WHAT THE EXERCISE ASKS :: Please reproduce the entries verbatim, starting at the line that contains "Can you determine" and ending at the line that contains "4125 millimetres".

**** RECORDS FOR PROCESSING ****

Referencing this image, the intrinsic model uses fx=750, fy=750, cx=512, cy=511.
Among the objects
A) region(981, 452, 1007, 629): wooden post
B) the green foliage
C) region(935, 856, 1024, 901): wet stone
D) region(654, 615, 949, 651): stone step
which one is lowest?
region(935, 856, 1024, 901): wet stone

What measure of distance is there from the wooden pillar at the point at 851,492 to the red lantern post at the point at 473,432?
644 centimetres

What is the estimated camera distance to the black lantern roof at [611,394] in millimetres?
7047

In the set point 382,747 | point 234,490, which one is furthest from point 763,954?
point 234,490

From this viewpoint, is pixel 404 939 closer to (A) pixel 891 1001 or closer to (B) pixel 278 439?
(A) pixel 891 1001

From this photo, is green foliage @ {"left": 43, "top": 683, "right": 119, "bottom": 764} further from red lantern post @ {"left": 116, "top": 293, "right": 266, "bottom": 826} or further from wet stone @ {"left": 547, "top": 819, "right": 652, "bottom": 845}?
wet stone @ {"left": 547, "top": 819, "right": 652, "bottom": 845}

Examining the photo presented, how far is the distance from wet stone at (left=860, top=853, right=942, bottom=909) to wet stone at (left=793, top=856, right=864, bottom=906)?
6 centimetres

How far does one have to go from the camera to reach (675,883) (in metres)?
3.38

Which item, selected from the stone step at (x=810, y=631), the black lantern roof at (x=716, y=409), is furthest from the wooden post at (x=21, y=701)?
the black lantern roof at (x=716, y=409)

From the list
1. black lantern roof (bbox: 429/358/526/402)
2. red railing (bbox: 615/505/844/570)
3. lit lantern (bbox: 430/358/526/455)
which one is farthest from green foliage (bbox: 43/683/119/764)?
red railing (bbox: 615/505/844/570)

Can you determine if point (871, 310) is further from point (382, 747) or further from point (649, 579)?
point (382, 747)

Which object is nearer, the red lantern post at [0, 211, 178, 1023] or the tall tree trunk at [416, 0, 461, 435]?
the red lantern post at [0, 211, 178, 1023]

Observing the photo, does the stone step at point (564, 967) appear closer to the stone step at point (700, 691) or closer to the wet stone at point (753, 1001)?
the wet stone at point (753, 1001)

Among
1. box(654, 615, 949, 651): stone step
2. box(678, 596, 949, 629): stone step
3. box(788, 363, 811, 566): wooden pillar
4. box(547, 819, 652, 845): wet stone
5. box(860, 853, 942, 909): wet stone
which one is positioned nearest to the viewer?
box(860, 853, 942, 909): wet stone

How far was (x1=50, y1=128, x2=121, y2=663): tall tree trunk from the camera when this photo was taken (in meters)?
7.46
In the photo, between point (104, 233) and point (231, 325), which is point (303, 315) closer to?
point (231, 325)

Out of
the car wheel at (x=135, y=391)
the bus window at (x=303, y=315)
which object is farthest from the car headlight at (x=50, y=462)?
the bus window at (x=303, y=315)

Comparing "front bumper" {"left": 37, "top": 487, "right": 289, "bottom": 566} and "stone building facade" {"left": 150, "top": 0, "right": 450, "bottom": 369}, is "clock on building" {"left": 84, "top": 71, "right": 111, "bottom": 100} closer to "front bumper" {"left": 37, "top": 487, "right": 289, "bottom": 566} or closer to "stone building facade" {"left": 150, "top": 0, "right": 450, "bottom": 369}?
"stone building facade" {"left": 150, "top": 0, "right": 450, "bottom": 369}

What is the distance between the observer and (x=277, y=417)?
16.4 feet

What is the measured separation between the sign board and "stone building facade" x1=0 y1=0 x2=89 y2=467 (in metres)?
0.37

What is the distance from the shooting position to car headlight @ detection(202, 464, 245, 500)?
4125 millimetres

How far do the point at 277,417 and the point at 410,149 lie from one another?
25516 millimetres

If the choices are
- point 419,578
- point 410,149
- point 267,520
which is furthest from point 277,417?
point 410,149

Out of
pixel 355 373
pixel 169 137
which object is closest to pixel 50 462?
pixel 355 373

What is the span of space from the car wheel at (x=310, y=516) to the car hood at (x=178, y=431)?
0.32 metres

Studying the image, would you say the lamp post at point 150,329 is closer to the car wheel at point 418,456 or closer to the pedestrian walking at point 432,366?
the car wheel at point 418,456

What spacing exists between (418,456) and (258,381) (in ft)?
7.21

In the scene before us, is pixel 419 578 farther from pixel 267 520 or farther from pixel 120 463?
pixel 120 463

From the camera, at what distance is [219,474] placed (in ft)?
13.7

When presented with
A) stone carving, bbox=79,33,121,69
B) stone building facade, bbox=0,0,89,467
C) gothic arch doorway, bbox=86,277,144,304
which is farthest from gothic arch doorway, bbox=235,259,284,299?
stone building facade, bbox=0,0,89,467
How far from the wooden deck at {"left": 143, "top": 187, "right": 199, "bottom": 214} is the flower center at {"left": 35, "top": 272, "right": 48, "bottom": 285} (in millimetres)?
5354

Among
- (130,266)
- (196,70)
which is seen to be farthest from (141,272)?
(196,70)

****

FINISHED EXERCISE ::
Can you determine if point (871, 310) is further from point (382, 747) or further from point (649, 579)?
point (382, 747)

Which object is nearer, the red lantern post at [0, 211, 178, 1023] or the tall tree trunk at [416, 0, 461, 435]?
the red lantern post at [0, 211, 178, 1023]

Observing the photo, does the stone step at point (564, 967) appear closer to the stone step at point (700, 691) or closer to the wet stone at point (753, 1001)?
the wet stone at point (753, 1001)

Among
1. box(654, 615, 949, 651): stone step
2. box(678, 596, 949, 629): stone step
3. box(788, 363, 811, 566): wooden pillar
4. box(547, 819, 652, 845): wet stone
5. box(860, 853, 942, 909): wet stone
which one is positioned nearest to the viewer?
box(860, 853, 942, 909): wet stone

How far was (x1=50, y1=128, x2=121, y2=663): tall tree trunk from the camera when this photo was taken (in meters)?
7.46
In the photo, between point (104, 233) and point (231, 325), which is point (303, 315) closer to?
point (231, 325)

Out of
the car wheel at (x=135, y=391)
the bus window at (x=303, y=315)
which object is farthest from the car headlight at (x=50, y=462)?
the bus window at (x=303, y=315)

Comparing "front bumper" {"left": 37, "top": 487, "right": 289, "bottom": 566} and "stone building facade" {"left": 150, "top": 0, "right": 450, "bottom": 369}, is "clock on building" {"left": 84, "top": 71, "right": 111, "bottom": 100} closer to "front bumper" {"left": 37, "top": 487, "right": 289, "bottom": 566} or closer to "stone building facade" {"left": 150, "top": 0, "right": 450, "bottom": 369}?
"stone building facade" {"left": 150, "top": 0, "right": 450, "bottom": 369}

What is the distance between the observer and (x=277, y=417)?
16.4 feet

What is the measured separation between the sign board and "stone building facade" x1=0 y1=0 x2=89 y2=467 (in metres)?
0.37

What is the distance from the shooting position to car headlight @ detection(202, 464, 245, 500)?
4125 millimetres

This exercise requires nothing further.